Mississippi lawmakers seem ready to put their money where their potholes are.
Two bills, one of which has passed the state Senate already, could mean over $1 billion in infrastructure investment over the next five years.
House bill 722, which could divert millions in use tax dollars to municipalities, passed the Senate on February 7.
As of February 16, the measure had been passed to the Senate Finance committee and is scheduled to go into effect on July 1.
This proposed legislation will dedicate a new annual income stream to cities and counties for road and bridge maintenance plus an additional portion for use by the Mississippi Developmental Authority to provide grants to local government.
With the enactment of this bill, also known as the “Improve Mississippi Act of 2018,” the Department of Revenue will now allocate and distribute 15 percent of the total amount of use tax revenue collected during the preceding fiscal year to municipalities in the state.
The funds will be distributed in proportion with their current sales tax diversion.
To seemingly further assist in the state’s attempt to tackle its infrastructure needs, Lt. Governor Tate Reeves, on Monday, introduced the BRIDGE Act.
BRIDGE is an acronym for 'Building Roads, Improving Development, Growing the Economy, which is what Reeves said the Act will do in addition to providing for a more prosperous future for the state.
Reeves said the proposal could provide over $1 billion in “new money’ to invest in Mississippi infrastructure over the next five years.
According to Reeves, the BRIDGE Act will not create any new taxes for the citizens of the state, because funds will be generated through a combination of grants, long-term debt and the revenue to cities, counties and state agencies for infrastructure projects.Currently Mississippi municipalities do not receive a portion of “use tax” collected by the state, but House bill 722 will remedy that drawback, Indianola Mayor Steve Rosenthal said.
“This past year, collections of voluntary use tax collections exceeded $46 million,” he said. “Bill 722 is to put something in place to make cities whole from the loss of sales tax revenue to internet sales.”
The revenue department will have to make the distributions on or before Jan. 31, 2019, and each succeeding Jan. 31 afterwards.
The funds dispersed to a municipality are to be used solely for paying costs associated with repair, maintenance and or reconstruction of roads, streets and bridges in those cities.
“This large increase in use tax is due to lost sales our brick and mortar stores most likely would have made,” Rosenthal said.
Rosenthal said that the issue is not about collecting use tax or sales tax but how it is appropriated.
“One thing else that is strange is that if you order something online to be picked up at the store, like Walmart or Lowes, the collected 7 percent sales tax is considered use tax since it was ordered via the Internet.
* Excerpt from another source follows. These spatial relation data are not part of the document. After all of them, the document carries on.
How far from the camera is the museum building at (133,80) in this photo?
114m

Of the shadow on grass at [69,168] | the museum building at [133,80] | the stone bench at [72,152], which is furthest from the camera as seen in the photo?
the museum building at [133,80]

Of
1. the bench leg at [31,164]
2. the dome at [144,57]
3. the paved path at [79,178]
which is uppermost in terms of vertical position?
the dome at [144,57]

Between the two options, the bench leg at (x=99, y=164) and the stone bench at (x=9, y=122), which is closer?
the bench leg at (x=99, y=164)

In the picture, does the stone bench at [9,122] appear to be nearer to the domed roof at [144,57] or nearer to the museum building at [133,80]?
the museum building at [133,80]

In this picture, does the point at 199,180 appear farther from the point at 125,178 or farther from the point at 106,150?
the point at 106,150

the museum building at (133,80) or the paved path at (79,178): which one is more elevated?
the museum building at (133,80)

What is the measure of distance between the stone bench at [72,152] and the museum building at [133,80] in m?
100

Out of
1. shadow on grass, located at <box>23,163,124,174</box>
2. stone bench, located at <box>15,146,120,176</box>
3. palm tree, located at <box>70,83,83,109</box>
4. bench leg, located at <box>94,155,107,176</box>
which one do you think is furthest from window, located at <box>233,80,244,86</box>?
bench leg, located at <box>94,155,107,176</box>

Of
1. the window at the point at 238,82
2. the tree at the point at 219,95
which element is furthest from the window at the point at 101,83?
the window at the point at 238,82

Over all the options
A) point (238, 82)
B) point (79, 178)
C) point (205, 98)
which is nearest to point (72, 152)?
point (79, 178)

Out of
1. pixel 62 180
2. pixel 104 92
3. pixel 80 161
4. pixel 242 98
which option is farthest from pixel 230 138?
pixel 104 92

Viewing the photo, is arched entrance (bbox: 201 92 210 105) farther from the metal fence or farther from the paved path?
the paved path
So, we are also losing revenue in that way as well,” he said.
“We are asking for the same percentage of use tax that is currently received by all municipalities, which is 14.621 percent, to be divided among all municipalities,” Rosenthal said.
He said Indianola would have received an estimated $155,000 in additional revenue had this bill been in place for 2017.
“Think how much road repair we could do with this amount annually,” Rosenthal added.
When the bill passed the House back on Jan. 11, Speaker Gunn wrote in a press release that House Bill 722 would create a new diversion of state use-tax collections, directing funds back to the cities and the counties to be used for road and bridge maintenance and that the move was a redirection of existing dollars.
“This is one of the best things we’ve done for local government,” said Gunn. “Our efforts will put money back in the hands of the local people. This increases the diversions back to cities and counties, which is something our mayors and supervisors have been requesting for years.”
The release further said that use-tax is gathered from sales tax collected on any out-of-state purchases, including those made online. And that approximately $310 million was collected last year. It said that an estimated $108 million could be diverted based on current collections.
That’s 35 percent to be used toward road and bridge repair with 15 percent, or approximately $46.5 million, dispersed to the cities, proportioned on their current sales tax diversion, another 15 percent to the counties, dispersed according to their current state aid road formula and the remaining 5 percent to fund an annual grant program administered through MDA where cities and counties can request up to $1.5 million additional funding per road and bridge project.